**Entries supplied**
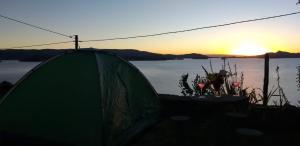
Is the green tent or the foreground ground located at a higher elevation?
the green tent

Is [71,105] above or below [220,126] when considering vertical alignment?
above

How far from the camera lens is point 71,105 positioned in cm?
517

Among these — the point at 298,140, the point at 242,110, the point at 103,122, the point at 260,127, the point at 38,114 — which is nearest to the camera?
the point at 103,122

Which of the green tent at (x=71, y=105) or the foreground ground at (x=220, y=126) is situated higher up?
the green tent at (x=71, y=105)

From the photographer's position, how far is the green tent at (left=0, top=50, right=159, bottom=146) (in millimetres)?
5039

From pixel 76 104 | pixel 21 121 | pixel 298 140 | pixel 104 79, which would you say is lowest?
pixel 298 140

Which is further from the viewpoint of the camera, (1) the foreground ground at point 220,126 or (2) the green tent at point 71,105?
(1) the foreground ground at point 220,126

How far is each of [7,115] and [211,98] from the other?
495cm

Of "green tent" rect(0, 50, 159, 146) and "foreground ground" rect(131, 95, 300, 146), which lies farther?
"foreground ground" rect(131, 95, 300, 146)

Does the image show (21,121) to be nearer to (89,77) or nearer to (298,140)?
(89,77)

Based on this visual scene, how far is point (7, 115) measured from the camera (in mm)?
5445

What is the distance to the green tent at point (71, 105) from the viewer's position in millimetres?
5039

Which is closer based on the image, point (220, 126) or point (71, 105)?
point (71, 105)

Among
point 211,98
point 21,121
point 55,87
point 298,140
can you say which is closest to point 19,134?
point 21,121
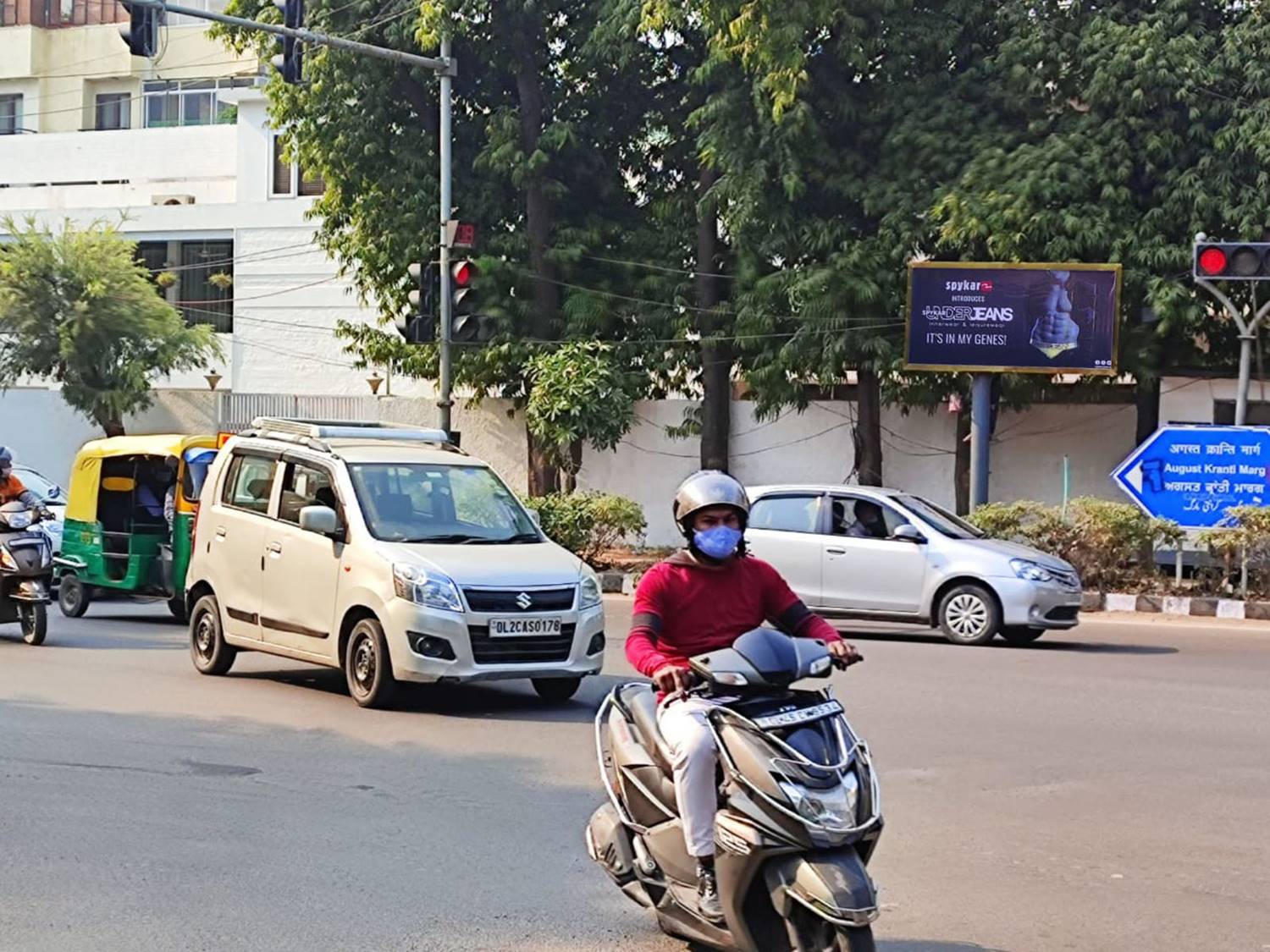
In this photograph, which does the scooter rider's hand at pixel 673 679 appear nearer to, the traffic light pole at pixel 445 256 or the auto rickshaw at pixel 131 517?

**Required work**
Render all of the data above as a JSON list of strings, one string per line, with blank lines skipped. Leave the pictures out.

**Answer to this problem**
[
  "Is the green tent or the foreground ground located at a higher elevation?",
  "the green tent",
  "Is [71,105] above or below [220,126] when considering vertical alignment?",
  "above",
  "How far from the camera lens is point 71,105 positioned in cm?",
  "517",
  "Among these — the point at 298,140, the point at 242,110, the point at 103,122, the point at 260,127, the point at 38,114 — which is nearest to the camera?",
  "the point at 103,122",
  "Which of the green tent at (x=71, y=105) or the foreground ground at (x=220, y=126) is situated higher up?",
  "the green tent at (x=71, y=105)",
  "From the photographer's position, how far is the green tent at (left=0, top=50, right=159, bottom=146) (in millimetres)?",
  "5039",
  "From pixel 76 104 | pixel 21 121 | pixel 298 140 | pixel 104 79, which would you say is lowest?",
  "pixel 298 140",
  "Which is further from the viewpoint of the camera, (1) the foreground ground at point 220,126 or (2) the green tent at point 71,105?",
  "(1) the foreground ground at point 220,126",
  "How far is each of [7,115] and [211,98] from the other?",
  "495cm",
  "Of \"green tent\" rect(0, 50, 159, 146) and \"foreground ground\" rect(131, 95, 300, 146), which lies farther?",
  "\"foreground ground\" rect(131, 95, 300, 146)",
  "Does the image show (21,121) to be nearer to (89,77) or nearer to (298,140)?",
  "(89,77)",
  "Based on this visual scene, how far is point (7, 115) measured from the camera (in mm)?",
  "5445",
  "What is the distance to the green tent at point (71, 105) from the viewer's position in millimetres?",
  "5039",
  "Which is closer based on the image, point (220, 126) or point (71, 105)?",
  "point (71, 105)",
  "Among",
  "point 211,98",
  "point 21,121",
  "point 55,87",
  "point 298,140",
  "can you say which is closest to point 19,134?",
  "point 21,121",
  "In this photograph, which does the scooter rider's hand at pixel 673 679 appear nearer to, the traffic light pole at pixel 445 256 or the auto rickshaw at pixel 131 517?"
]